── RECORDED DATA ──
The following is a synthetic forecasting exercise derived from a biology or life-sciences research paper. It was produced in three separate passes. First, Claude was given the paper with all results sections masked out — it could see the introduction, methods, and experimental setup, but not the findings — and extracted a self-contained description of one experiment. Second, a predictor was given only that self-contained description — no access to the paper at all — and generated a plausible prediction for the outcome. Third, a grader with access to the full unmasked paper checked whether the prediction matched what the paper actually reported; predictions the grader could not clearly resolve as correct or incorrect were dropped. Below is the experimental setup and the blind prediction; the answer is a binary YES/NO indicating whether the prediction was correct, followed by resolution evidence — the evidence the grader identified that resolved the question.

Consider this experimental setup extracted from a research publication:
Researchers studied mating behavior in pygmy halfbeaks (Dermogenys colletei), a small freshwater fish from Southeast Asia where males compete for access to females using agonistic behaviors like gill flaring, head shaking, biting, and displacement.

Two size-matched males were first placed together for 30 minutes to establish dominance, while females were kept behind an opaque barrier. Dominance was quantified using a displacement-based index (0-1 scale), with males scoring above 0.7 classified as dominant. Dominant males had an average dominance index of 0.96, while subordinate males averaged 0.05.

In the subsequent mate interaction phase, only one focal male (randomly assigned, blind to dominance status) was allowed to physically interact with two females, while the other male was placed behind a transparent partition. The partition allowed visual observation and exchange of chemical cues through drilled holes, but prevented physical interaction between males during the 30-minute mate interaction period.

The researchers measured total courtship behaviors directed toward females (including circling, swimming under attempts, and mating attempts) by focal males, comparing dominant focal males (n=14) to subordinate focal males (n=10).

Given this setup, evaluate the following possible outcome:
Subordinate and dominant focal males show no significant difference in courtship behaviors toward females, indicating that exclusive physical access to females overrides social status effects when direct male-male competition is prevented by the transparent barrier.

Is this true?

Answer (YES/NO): YES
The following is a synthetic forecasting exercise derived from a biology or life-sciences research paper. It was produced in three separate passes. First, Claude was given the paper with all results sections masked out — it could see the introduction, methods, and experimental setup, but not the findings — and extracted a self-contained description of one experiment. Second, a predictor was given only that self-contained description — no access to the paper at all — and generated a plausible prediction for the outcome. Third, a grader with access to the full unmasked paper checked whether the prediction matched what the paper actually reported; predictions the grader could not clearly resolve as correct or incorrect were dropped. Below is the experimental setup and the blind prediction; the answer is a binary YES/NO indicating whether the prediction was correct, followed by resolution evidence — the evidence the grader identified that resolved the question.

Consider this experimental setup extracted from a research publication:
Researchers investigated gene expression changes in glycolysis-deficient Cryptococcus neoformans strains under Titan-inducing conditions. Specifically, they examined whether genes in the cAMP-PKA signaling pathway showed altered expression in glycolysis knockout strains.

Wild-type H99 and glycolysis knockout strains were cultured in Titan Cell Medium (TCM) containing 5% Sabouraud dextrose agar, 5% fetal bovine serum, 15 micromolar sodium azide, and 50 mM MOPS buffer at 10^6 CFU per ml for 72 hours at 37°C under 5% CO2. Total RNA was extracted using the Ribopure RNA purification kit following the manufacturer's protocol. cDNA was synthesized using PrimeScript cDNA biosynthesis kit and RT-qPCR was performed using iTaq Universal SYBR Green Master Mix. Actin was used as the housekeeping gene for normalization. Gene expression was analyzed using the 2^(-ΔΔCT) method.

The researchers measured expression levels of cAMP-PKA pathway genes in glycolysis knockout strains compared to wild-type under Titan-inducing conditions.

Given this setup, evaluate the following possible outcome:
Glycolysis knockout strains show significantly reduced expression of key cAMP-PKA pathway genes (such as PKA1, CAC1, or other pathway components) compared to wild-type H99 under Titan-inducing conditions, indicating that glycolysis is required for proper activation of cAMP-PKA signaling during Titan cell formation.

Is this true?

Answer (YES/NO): NO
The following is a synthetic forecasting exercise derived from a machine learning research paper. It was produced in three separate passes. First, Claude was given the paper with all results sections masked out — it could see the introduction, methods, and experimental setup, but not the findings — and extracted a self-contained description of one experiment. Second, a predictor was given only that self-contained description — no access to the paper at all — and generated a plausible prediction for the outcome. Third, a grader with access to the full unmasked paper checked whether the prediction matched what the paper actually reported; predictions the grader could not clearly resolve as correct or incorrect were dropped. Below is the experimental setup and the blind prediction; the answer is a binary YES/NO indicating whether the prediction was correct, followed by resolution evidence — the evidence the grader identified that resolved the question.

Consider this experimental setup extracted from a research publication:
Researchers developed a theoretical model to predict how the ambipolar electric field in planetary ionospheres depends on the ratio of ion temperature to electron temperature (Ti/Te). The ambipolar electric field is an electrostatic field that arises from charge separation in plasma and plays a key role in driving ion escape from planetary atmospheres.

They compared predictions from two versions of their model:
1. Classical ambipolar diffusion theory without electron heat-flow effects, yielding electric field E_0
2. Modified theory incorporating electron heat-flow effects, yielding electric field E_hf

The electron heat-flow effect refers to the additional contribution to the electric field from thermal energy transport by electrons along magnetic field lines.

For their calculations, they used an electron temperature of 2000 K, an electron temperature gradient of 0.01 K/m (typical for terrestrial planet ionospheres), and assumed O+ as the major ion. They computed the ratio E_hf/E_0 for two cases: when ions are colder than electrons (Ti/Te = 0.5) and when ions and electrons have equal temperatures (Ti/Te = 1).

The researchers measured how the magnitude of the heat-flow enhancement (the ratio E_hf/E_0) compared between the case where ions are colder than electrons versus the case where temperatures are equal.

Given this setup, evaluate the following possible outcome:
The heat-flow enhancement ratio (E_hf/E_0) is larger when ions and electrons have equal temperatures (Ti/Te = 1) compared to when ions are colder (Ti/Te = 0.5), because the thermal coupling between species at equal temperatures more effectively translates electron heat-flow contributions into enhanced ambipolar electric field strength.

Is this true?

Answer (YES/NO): NO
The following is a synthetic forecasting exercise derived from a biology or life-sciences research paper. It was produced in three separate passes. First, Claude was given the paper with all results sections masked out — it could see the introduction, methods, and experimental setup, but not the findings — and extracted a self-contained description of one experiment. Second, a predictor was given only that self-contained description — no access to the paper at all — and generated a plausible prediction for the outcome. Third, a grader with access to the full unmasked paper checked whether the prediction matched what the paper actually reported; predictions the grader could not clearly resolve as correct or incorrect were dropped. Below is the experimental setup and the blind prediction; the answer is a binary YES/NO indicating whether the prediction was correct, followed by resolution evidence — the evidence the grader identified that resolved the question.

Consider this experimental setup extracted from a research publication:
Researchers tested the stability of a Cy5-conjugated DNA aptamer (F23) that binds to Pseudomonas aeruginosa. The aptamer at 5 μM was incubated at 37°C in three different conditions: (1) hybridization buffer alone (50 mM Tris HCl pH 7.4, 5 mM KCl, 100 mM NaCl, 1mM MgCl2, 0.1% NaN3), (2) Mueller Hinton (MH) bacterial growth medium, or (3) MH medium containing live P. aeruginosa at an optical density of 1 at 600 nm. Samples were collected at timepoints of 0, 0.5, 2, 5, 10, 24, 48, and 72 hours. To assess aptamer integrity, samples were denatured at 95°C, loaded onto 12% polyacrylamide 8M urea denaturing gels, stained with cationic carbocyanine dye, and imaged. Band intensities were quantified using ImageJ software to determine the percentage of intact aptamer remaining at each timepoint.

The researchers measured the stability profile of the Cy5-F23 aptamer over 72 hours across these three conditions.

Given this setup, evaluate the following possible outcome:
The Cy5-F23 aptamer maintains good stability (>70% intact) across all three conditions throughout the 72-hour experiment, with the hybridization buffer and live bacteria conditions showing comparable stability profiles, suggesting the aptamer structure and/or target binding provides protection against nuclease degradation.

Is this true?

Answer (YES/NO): YES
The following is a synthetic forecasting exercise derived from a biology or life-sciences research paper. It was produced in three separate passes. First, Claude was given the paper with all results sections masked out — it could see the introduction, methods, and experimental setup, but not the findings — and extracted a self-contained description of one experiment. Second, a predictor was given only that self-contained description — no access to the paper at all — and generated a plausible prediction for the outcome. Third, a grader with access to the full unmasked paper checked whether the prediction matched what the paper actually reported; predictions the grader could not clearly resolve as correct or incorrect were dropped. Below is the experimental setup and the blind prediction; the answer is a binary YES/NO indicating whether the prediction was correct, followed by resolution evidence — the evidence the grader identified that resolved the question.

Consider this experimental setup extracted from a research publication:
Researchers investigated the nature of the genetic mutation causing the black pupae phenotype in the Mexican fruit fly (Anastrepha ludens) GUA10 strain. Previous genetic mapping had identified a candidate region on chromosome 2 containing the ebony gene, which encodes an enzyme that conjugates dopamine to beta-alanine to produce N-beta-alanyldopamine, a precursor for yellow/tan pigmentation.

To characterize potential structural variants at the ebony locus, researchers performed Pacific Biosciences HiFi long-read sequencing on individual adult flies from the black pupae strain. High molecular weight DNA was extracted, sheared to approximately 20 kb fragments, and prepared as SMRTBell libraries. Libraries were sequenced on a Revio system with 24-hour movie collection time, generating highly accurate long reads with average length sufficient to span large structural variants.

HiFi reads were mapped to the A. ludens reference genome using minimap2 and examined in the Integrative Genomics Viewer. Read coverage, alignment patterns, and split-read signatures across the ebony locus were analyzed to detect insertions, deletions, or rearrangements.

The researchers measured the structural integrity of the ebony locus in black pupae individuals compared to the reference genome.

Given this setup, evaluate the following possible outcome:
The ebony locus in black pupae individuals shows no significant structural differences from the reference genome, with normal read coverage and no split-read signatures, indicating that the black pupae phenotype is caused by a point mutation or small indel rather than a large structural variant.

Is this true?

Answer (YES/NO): NO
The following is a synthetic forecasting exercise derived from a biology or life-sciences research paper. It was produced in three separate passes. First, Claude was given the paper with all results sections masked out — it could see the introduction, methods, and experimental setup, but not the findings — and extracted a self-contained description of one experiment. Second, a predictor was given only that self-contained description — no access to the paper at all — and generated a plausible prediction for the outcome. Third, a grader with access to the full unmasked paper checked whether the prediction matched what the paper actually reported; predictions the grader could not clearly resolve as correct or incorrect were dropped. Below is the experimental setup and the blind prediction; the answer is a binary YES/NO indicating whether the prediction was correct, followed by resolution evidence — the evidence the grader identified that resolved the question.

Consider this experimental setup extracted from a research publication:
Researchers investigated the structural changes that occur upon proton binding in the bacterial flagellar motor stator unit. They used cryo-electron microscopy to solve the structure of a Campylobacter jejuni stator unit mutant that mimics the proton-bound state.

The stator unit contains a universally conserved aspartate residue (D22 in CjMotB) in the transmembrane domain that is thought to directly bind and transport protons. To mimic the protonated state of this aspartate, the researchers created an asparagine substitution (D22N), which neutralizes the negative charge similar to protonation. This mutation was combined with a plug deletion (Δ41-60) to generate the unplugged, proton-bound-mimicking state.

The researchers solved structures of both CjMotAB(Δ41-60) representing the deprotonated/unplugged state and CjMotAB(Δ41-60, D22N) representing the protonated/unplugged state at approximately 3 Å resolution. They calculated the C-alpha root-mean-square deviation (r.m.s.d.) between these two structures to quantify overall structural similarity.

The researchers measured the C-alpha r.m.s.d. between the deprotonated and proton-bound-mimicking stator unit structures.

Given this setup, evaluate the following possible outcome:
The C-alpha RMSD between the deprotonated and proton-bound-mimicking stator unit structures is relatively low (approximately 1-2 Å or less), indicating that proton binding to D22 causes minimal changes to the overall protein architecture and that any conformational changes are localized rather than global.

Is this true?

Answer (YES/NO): YES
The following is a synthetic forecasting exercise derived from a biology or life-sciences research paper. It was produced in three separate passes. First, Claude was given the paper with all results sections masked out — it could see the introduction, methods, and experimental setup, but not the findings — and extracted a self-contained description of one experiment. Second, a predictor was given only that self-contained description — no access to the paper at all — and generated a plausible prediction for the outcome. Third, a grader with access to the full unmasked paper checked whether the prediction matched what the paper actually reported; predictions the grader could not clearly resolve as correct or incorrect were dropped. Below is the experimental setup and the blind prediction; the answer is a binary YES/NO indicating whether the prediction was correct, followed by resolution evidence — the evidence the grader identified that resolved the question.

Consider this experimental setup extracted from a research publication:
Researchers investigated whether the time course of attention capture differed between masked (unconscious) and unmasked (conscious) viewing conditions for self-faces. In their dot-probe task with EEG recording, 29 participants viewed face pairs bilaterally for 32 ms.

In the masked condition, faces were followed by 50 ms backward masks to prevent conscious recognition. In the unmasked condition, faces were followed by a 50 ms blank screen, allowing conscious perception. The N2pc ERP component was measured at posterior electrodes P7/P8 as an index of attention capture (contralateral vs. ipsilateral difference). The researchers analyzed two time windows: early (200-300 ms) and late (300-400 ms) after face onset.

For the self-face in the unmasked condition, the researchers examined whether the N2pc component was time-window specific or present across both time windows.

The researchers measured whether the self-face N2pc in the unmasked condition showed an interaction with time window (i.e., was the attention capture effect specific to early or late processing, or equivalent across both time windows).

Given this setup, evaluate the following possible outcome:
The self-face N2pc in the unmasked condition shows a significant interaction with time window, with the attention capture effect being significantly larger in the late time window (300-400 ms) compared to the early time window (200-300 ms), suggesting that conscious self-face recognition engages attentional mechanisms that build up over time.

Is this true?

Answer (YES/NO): NO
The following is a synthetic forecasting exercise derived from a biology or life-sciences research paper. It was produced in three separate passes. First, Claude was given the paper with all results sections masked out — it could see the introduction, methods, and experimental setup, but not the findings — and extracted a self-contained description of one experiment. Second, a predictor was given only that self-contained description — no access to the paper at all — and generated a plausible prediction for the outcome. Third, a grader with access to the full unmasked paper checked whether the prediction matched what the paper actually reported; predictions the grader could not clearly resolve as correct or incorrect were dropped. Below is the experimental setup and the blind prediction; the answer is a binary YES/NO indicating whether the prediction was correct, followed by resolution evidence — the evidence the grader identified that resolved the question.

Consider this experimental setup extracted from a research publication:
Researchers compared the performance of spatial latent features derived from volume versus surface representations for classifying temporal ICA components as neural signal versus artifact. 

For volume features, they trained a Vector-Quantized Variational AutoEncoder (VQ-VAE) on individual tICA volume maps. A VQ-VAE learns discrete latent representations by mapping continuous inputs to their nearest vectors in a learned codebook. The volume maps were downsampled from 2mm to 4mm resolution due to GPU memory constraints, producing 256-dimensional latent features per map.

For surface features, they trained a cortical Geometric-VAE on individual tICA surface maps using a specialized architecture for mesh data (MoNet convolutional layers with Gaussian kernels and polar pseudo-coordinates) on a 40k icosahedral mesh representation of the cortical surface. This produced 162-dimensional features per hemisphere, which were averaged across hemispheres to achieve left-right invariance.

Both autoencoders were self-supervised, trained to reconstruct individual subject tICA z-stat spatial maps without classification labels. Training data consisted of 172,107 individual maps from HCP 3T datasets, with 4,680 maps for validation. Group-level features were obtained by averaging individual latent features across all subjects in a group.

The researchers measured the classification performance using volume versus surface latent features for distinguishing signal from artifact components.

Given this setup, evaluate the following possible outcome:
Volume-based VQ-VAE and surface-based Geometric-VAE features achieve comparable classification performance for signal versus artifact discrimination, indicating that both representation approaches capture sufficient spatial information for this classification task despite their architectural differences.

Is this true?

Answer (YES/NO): NO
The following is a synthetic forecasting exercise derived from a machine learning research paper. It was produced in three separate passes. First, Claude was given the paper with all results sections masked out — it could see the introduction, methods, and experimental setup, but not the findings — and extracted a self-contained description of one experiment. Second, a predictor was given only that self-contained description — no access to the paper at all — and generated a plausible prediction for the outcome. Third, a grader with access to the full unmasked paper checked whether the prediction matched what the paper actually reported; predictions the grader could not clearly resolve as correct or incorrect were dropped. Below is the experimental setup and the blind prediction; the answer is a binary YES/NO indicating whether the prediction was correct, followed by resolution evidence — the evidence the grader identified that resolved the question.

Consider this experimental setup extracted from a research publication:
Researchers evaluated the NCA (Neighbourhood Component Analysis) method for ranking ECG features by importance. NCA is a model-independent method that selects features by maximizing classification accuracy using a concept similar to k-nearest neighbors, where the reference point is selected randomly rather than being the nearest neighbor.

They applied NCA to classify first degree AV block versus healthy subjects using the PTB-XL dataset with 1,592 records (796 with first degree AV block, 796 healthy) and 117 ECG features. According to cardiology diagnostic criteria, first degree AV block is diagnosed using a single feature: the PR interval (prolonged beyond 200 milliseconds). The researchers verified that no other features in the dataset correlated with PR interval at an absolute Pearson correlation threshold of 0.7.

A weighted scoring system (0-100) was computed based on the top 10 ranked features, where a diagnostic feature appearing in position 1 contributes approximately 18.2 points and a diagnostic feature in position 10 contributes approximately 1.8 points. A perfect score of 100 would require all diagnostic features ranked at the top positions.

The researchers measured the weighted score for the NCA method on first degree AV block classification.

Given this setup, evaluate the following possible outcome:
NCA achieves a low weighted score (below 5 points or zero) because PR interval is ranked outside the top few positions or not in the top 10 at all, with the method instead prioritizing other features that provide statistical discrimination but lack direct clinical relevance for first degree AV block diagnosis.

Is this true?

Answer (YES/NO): NO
───
A complete answer reproduces every line of the records in which the word "index" occurs.

Two size-matched males were first placed together for 30 minutes to establish dominance, while females were kept behind an opaque barrier. Dominance was quantified using a displacement-based index (0-1 scale), with males scoring above 0.7 classified as dominant. Dominant males had an average dominance index of 0.96, while subordinate males averaged 0.05.
In the masked condition, faces were followed by 50 ms backward masks to prevent conscious recognition. In the unmasked condition, faces were followed by a 50 ms blank screen, allowing conscious perception. The N2pc ERP component was measured at posterior electrodes P7/P8 as an index of attention capture (contralateral vs. ipsilateral difference). The researchers analyzed two time windows: early (200-300 ms) and late (300-400 ms) after face onset.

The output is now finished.